How does a protein fold into its native state? This is one of the most important and challenging problems in the chemical sciences, and a key question in understanding diseases driven by protein misfolding and aggregation (such as Parkinson's disease). In this project, we will develop and employ a new computational scheme to access long time-scale protein folding events by mapping onto a discretized connectivity-based description of protein structure. This new approach will then enable us to investigate sequence-specific folding effects and translational folding, as well as providing a new scheme for protein-structure prediction.Predicting protein-folding pathways is challenging because of the timescales involved; folding usually takes micro- to milliseconds, a regime which is far beyond the reach of normal molecular simulations. Furthermore, protein folding is strongly coupled to the solvent environment (e.g. water), demanding new approaches which can access long timescales simulations in heterogeneous solvent/protein environmentsTo address this frontier challenge, we will develop a new computational scheme to predict how proteins fold into their native states. Building on our previous work in the field of reaction discovery, protein folding pathways will be encoded as a series of "hops" between discrete intermediate structures defined using residue-level adjacency matrices; based on a matrix-space search introduced in our recent work, ensembles of folding mechanisms can be readily generated within this discretised folding picture, while post-analysis of thermodynamic and kinetic descriptors for different pathways enables identification of the most likely folding mechanism(s). As well as delivering new open software for generating folding-mechanism ensemble, our new approach will uniquely enable us to investigate (i) sequence-specific folding effects, (ii) how the protein-folding landscape evolves during synthesis, and (iii) how knowledge of folding mechanism can inform prediction of stable native structures.

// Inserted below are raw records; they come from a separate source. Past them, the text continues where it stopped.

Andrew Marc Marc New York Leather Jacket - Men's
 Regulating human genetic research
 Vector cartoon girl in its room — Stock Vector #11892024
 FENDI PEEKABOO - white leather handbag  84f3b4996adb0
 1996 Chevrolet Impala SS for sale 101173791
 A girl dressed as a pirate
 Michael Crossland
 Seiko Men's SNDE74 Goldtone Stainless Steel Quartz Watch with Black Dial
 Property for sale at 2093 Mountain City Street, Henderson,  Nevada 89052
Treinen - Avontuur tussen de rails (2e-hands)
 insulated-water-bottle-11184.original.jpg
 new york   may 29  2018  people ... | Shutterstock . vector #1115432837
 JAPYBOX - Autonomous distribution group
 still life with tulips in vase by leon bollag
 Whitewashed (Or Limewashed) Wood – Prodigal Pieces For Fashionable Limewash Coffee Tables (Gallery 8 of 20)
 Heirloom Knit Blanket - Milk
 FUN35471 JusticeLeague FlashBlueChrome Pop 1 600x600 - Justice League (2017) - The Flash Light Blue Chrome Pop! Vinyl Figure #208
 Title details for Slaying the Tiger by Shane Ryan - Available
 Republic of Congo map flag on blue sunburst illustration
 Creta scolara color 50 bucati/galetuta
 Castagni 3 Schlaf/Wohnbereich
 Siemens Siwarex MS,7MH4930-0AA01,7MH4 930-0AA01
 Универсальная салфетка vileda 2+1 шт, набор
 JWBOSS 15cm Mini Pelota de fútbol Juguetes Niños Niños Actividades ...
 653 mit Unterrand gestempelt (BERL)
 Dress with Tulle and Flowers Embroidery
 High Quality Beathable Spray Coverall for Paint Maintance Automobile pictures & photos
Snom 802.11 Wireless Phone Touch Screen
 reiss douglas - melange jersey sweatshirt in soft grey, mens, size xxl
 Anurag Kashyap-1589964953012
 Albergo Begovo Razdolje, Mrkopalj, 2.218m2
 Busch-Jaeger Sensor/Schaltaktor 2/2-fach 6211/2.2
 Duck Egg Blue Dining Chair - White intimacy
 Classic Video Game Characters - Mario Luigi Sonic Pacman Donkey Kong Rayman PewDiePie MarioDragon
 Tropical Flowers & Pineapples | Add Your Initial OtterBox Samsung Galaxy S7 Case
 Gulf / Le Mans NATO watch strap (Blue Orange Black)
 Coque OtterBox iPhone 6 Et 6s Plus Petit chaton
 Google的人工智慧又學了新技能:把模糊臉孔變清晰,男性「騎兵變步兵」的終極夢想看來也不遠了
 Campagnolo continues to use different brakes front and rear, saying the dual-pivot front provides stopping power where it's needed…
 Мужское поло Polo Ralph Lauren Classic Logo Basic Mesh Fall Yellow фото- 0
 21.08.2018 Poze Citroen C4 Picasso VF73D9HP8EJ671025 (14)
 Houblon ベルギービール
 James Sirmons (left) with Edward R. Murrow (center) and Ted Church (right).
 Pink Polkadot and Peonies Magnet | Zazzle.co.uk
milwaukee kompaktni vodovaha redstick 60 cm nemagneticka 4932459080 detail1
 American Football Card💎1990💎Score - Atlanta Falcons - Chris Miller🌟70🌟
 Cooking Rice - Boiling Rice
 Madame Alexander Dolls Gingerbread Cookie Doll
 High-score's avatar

蛋白质是如何折叠成天然状态的？这是化学科学中最重要和最具挑战性的问题之一，也是理解由蛋白质错误折叠和聚集驱动的疾病（如帕金森病）的关键问题。在这个项目中，我们将开发和采用一种新的计算方案，通过映射到一个离散的基于连接性的蛋白质结构描述来访问长时间尺度的蛋白质折叠事件。这种新方法将使我们能够研究序列特异性折叠效应和翻译折叠，并为蛋白质结构预测提供一种新的方案。预测蛋白质折叠途径是具有挑战性的，因为涉及的时间尺度;折叠通常需要微秒到毫秒，这远远超出了正常分子模拟的范围。此外，蛋白质折叠强烈耦合到溶剂环境（例如水），需要新的方法，可以访问在异质溶剂/蛋白质环境中的长时间尺度模拟为了解决这个前沿挑战，我们将开发一个新的计算方案来预测蛋白质如何折叠到它们的天然状态。基于我们以前在反应发现领域的工作，蛋白质折叠途径将被编码为使用残基水平邻接矩阵定义的离散中间结构之间的一系列“跳跃”;基于在我们最近的工作中引入的矩阵空间搜索，折叠机构的集合可以容易地在该离散的折叠图片内生成，而对不同途径的热力学和动力学描述符的后分析使得能够鉴定最可能的折叠机制。除了提供用于生成折叠机制集成的新开放软件外，我们的新方法还将使我们能够独特地研究（i）序列特异性折叠效应，（ii）蛋白质折叠景观在合成过程中如何演变，以及（iii）折叠机制的知识如何为稳定的天然结构的预测提供信息。